[Start of Attachment]
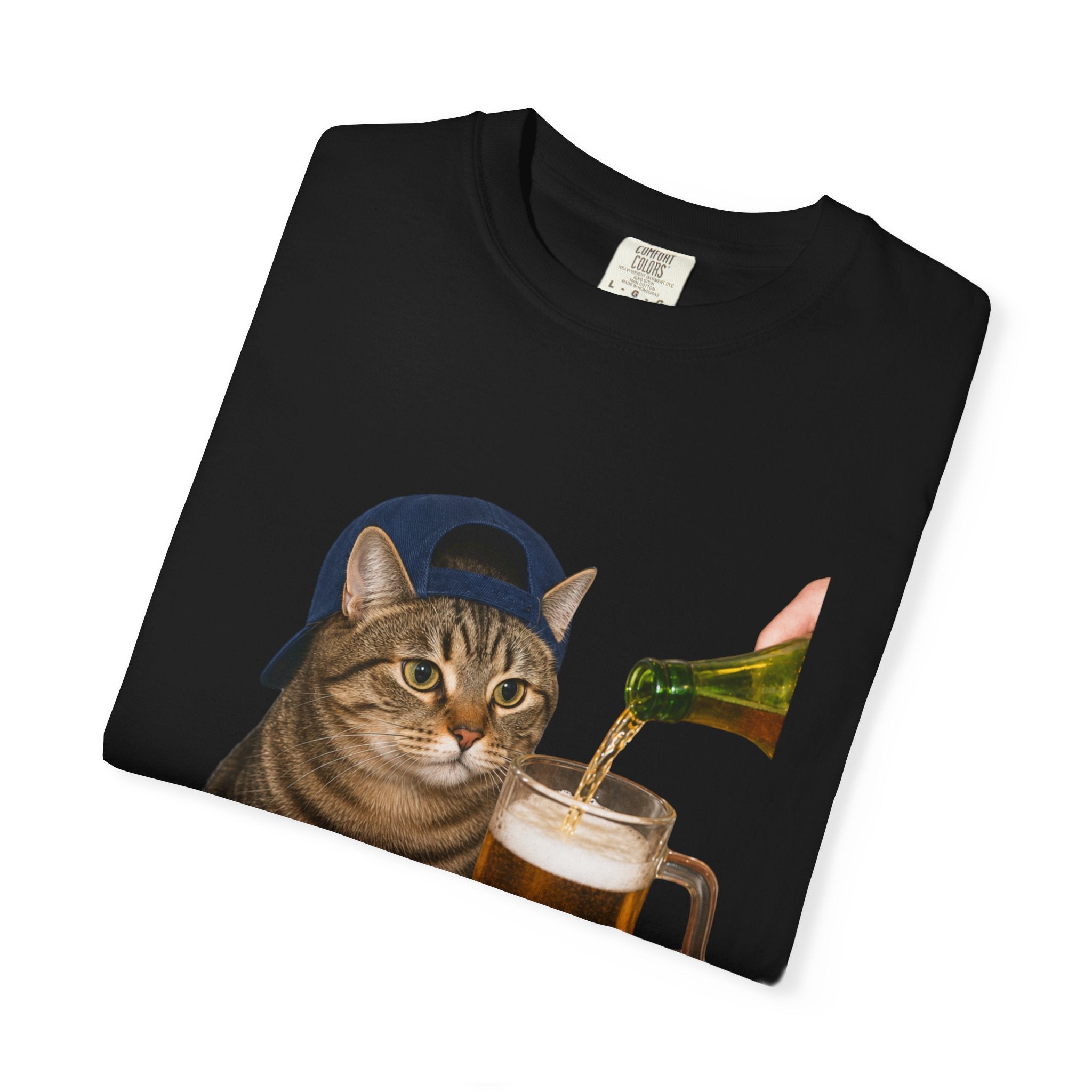 Cat With Beer T-Shirt — Funny Cat Drinking Beer Graphic Tee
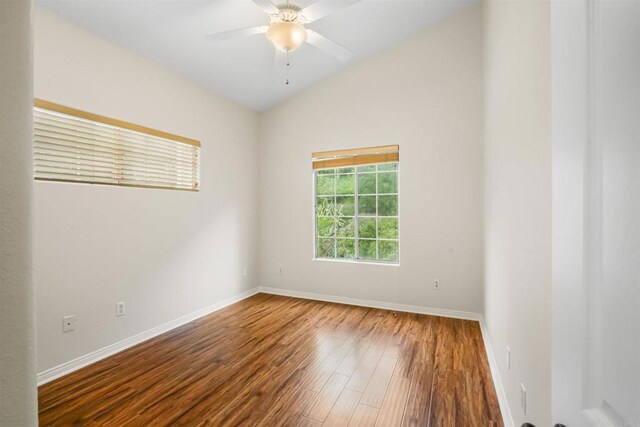 915 Lake Ridge Dr, San Marcos, CA 92078 - unfurnished room with wood finished floors, lofted ceiling, and a ceiling fan
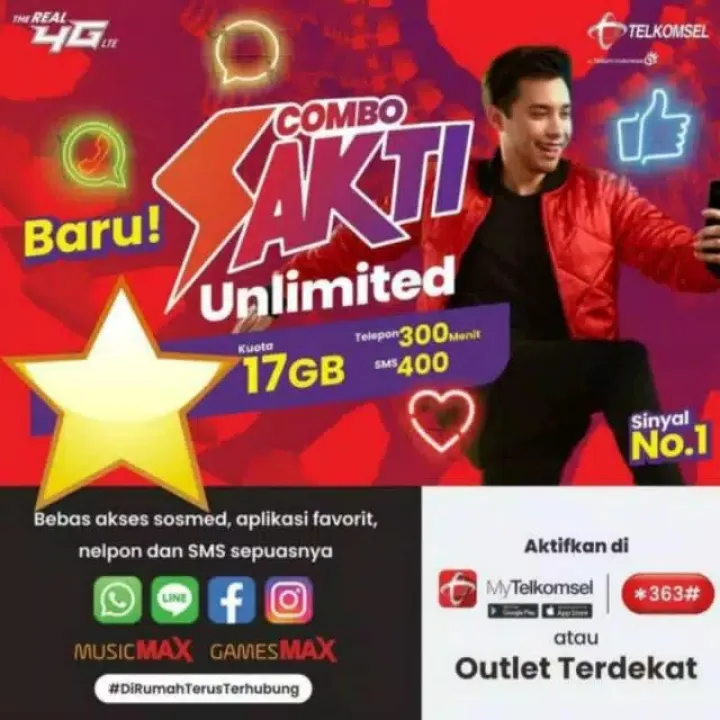 Perdana Kartu Telkomsel Sakti Kartu Sakti Telkomsel Combo Sakti 17gb 25 Gb Unlimited Medsos Paket Bukan Kartu Grab Gojek Lazada Indonesia
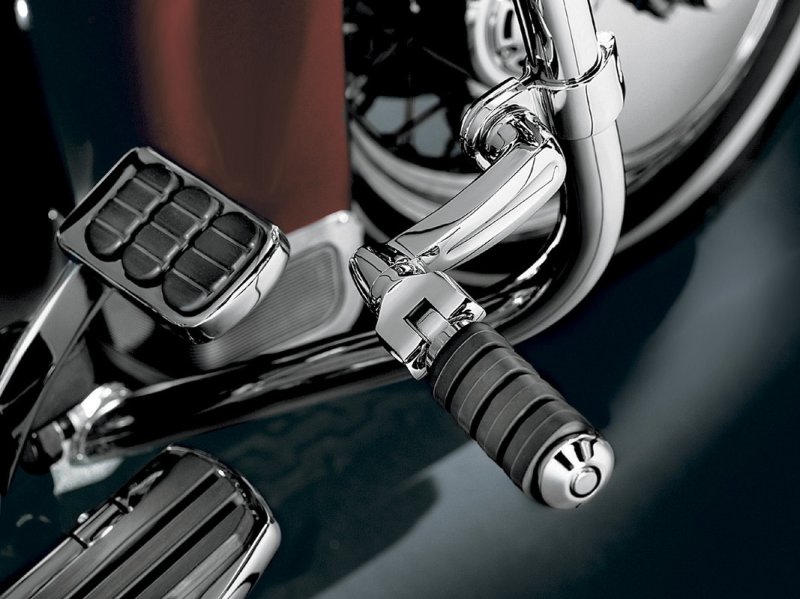 (image for) Longhorn Offset Footpeg Mounts (Chrome, w/ Clamps)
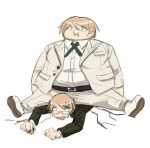  2boys :i bangs belt black_belt boy_on_top brown_jacket clenched_hands closed_mouth collared_shirt danganronpa:_trigger_happy_havoc danganronpa_(series) danganronpa_2:_goodbye_despair fat fat_man glasses jacket multiple_boys on_person open_mouth pants qosic shirt shirt_tucked_in shoes simple_background sitting smile spread_legs togami_byakuya togami_byakuya_(danganronpa_2) white_background white_footwear white_jacket white_pants white_shirt 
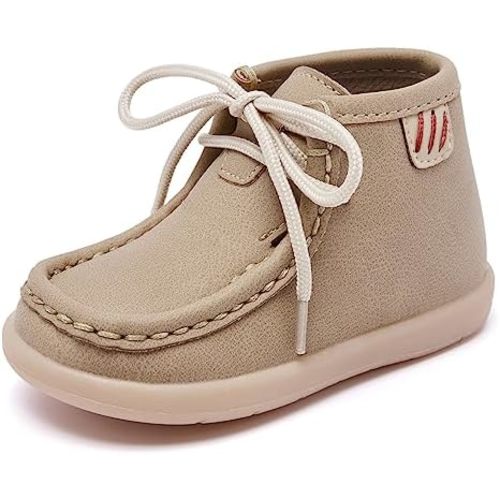 MORENDL Baby Boy & Girl Boots Infant First Walking Shoes Toddler Non-Slip Lace-Up Dress Shoes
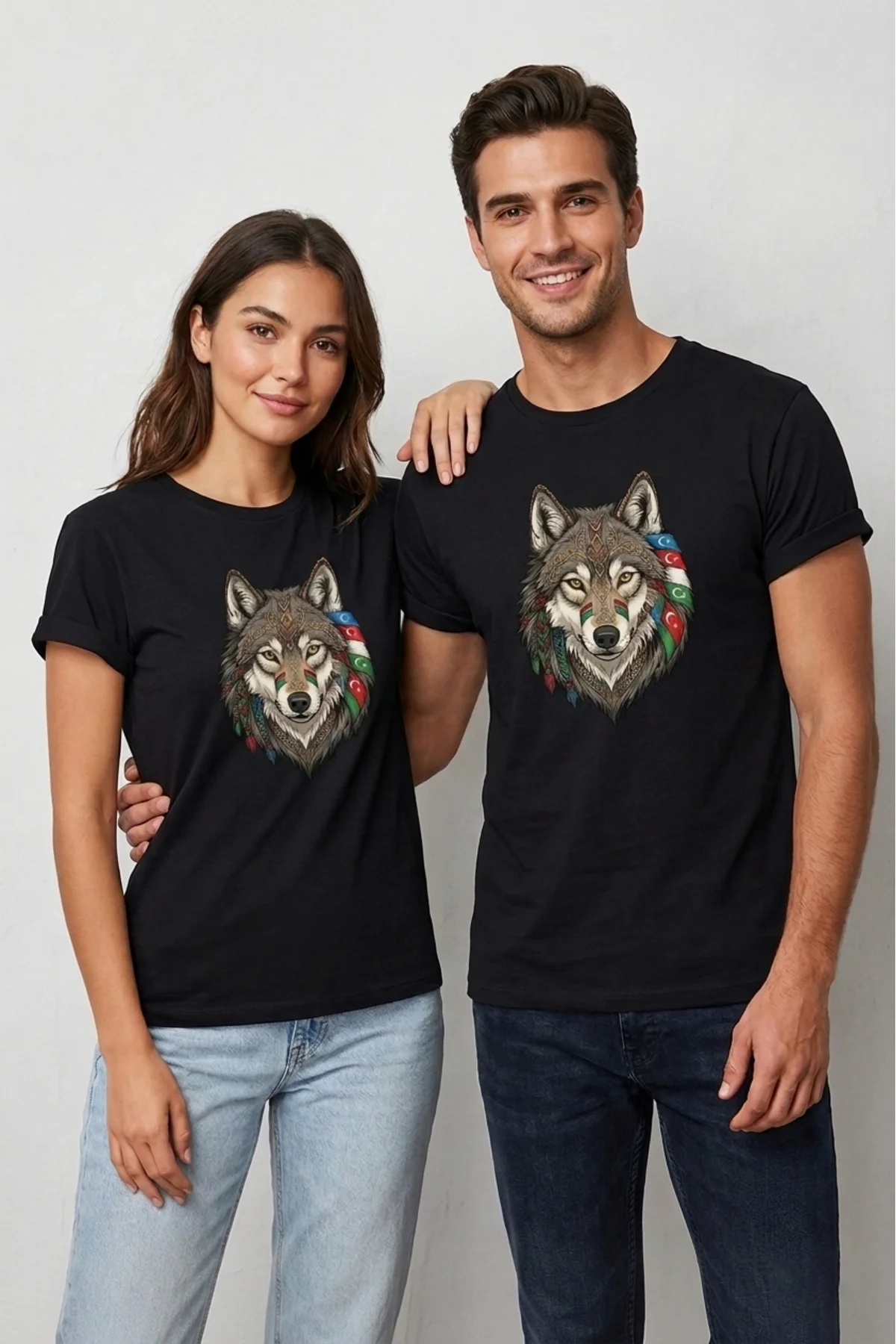 Unisex Kurt Ve Azerbaycan Bayrağı Detaylı T-shirt Pamuklu Bozkurt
[End of Attachment]
— WORK TO COMPLETE —
Your response must reproduce every line of the data exactly, with images omitted.

— EXERCISE RESPONSE —
 Cat With Beer T-Shirt — Funny Cat Drinking Beer Graphic Tee
 915 Lake Ridge Dr, San Marcos, CA 92078 - unfurnished room with wood finished floors, lofted ceiling, and a ceiling fan
 Perdana Kartu Telkomsel Sakti Kartu Sakti Telkomsel Combo Sakti 17gb 25 Gb Unlimited Medsos Paket Bukan Kartu Grab Gojek Lazada Indonesia
 (image for) Longhorn Offset Footpeg Mounts (Chrome, w/ Clamps)
  2boys :i bangs belt black_belt boy_on_top brown_jacket clenched_hands closed_mouth collared_shirt danganronpa:_trigger_happy_havoc danganronpa_(series) danganronpa_2:_goodbye_despair fat fat_man glasses jacket multiple_boys on_person open_mouth pants qosic shirt shirt_tucked_in shoes simple_background sitting smile spread_legs togami_byakuya togami_byakuya_(danganronpa_2) white_background white_footwear white_jacket white_pants white_shirt 
 MORENDL Baby Boy & Girl Boots Infant First Walking Shoes Toddler Non-Slip Lace-Up Dress Shoes
 Unisex Kurt Ve Azerbaycan Bayrağı Detaylı T-shirt Pamuklu Bozkurt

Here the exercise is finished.